Last night Amanda and I went to Highland’s “Here With Us” at the Paramount. It was beautiful.
And, because it was beautiful, I felt my heart drawn to those same questions again—the one’s that cause art.
Because art is produced in the struggle between what is and what should be. It is formed in the crucible of human pain.
* * *
We went to the park last night and looked up at the stars and talked. Looking up at the stars distresses me because I realize just how infinite the universe is and just how tiny I am. This bothers me because—emotionally—it’s tough to picture God up there, in there, somewhere.
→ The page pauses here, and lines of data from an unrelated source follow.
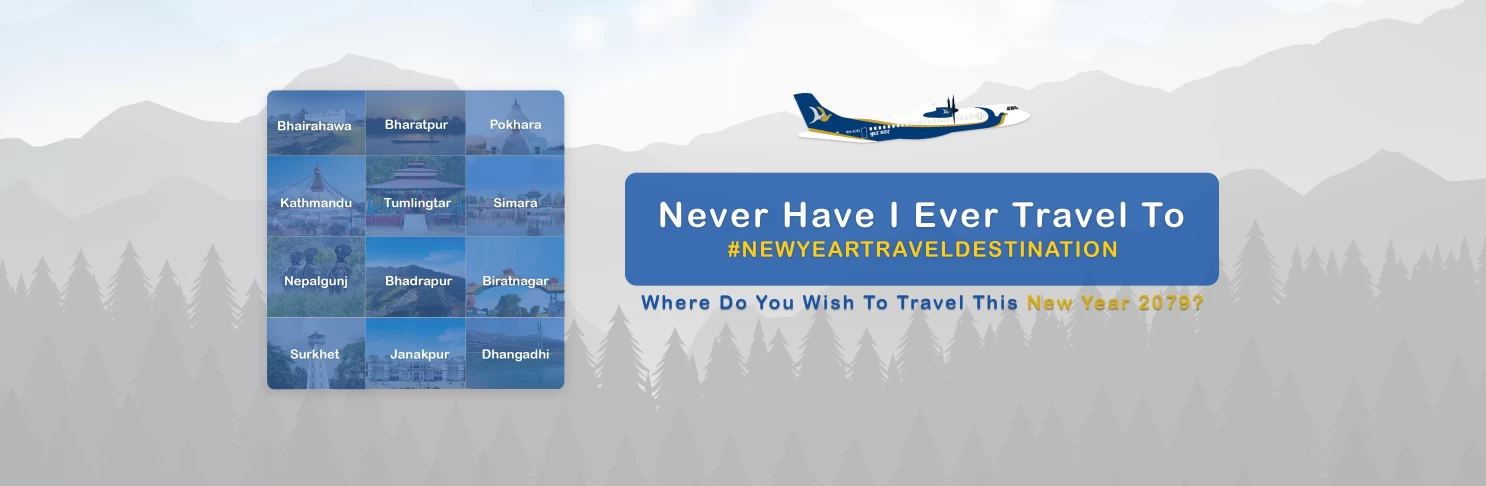 Never Have I Ever Contest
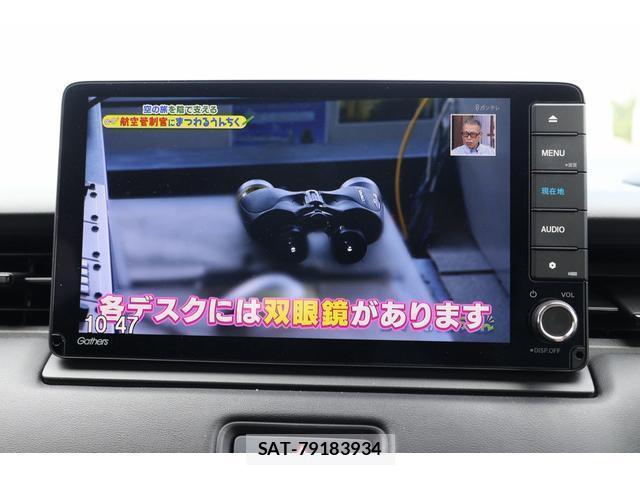Honda VEZEL 2021-12 8817197-5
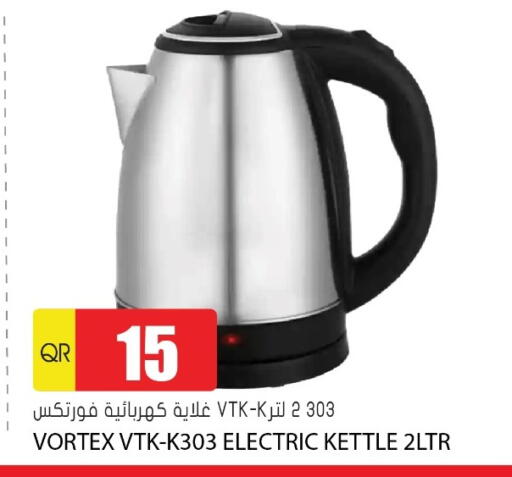 available at Grand Hypermarket in Qatar - Al-Shahaniya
Doesn’t she get lonely out there in the cold? And, anyway, what kind of loving God would let earth get consumed by the sun in a few billion years? Which is why, for me, God’s transcendence is scary, but her immanence is comforting.
* * *
Now, more than ever, I reject this notion of a “personal relationship with Jesus.” I’ve talked about that some here and here. But, as is typical of most people, when faced with the difficulty of expressing a newly acquired knowledge, I tend to fall back on the language I already possess. So, in casual conversation I still talk about God as a person I can know whose Spirit is an immaterial force within me capable of “leading” me to do one thing or another.
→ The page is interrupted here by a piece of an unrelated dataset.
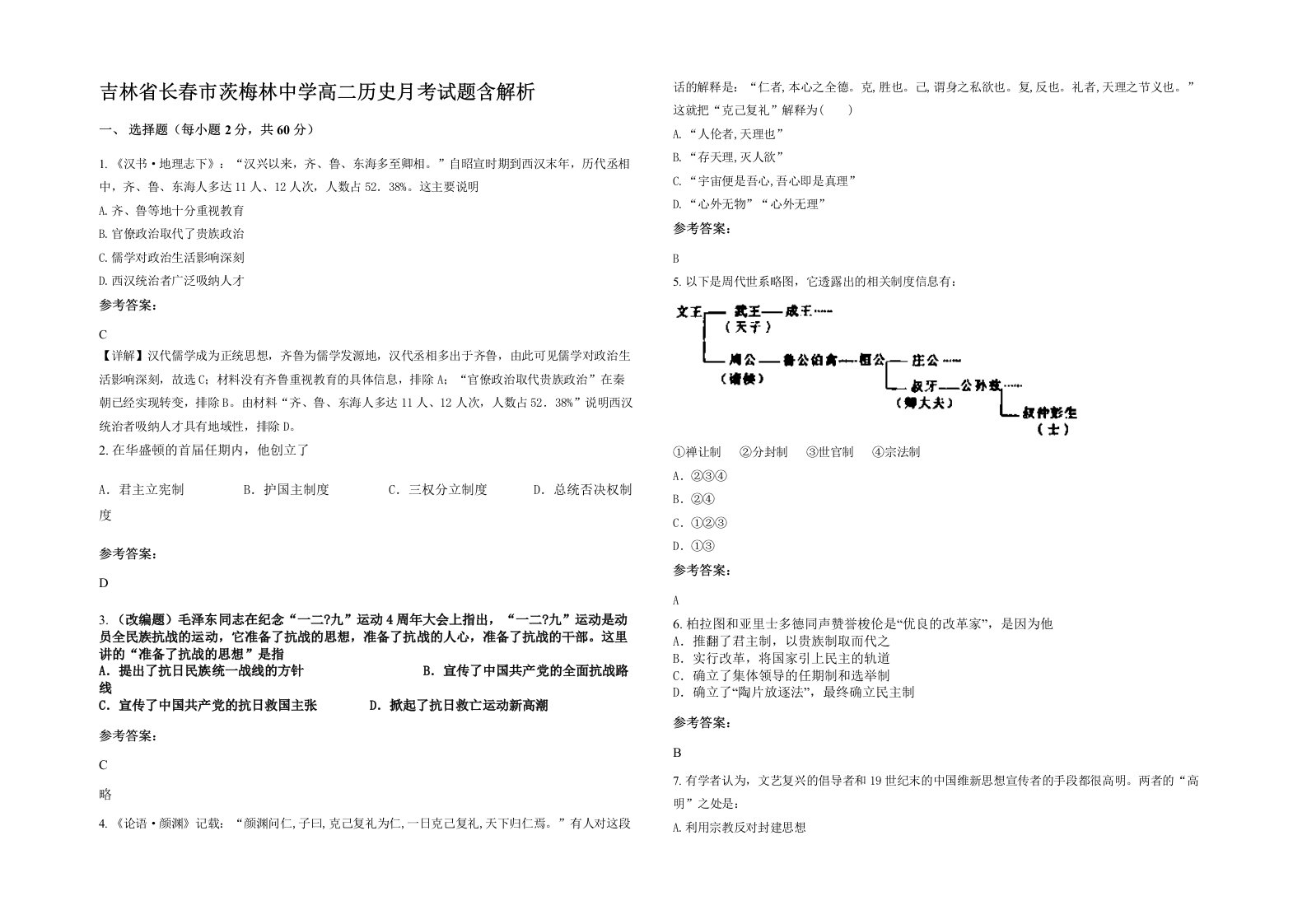 吉林省长春市茨梅林中学高二历史月考试题含解析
But I don’t believe that for a second. Not really.
Because YHWH is a character in the literary drama we call the Bible.
And God is a Western concept imposed on YHWH.
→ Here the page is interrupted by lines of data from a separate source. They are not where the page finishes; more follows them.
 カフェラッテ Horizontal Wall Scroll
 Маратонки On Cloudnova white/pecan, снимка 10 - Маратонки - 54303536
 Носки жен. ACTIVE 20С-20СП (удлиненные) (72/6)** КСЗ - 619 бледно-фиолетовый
And God is a metaphor for Love.
And, very well, the philosophers have me convinced about their God. The unmoved mover and such.
But the line between what the philosophers can theorize about God on one hand and what I can know of God on the other falls directly across the heart of our God-constructions.
Because, inevitably, our God constructions are predicated on our language use, a medium I know very well to be unstable. (Thanks, Derrida).
But without language, there is no knowledge. If, indeed, St. Thomas’ God is out there, then she is going to have to present herself discursively—she will have to inhabit our linguistic constructions.
Which scares the pants off of me. What kind of incarnation is that.
* * *
But what kind of faith can I possibly have?
Well, I believe the Christian story to be true. Seriously. I buy into the literal resurrection of Jesus.
But it’s not because of the merits of the historical argument, though N.T. Wright has done a good job with that.
And it’s not because I had some personal encounter with God that convinced me. Because I’m not convinced that my past “encounters” with God were anything more than my mind playing tricks on me.
My faith is altogether more contingent than that. I believe for the same reason that Tony Jones does: the aesthetic of the Christ event. To quote Jones:
Like the greatest work of art ever created, the Christ-event has completely captured my imagination. It is a concept so profound that it demands everlasting unpacking and interpretation. Actually, I would call this “revelation.” In the Christ event, so much is revealed about the nature of God and the nature of humankind that its hermeneutical challenge is infinite.
Which brings us full circle: art is produced in the struggle between what is and what should be. It is formed in the crucible of human pain.
The Christ event is the best shot we have of an artistic understanding of human pain—the most consistent reality of the human experience.
In the weeks ahead, I intend to unpack some of this a bit more. I intend to explore the aesthetic of the Christ event.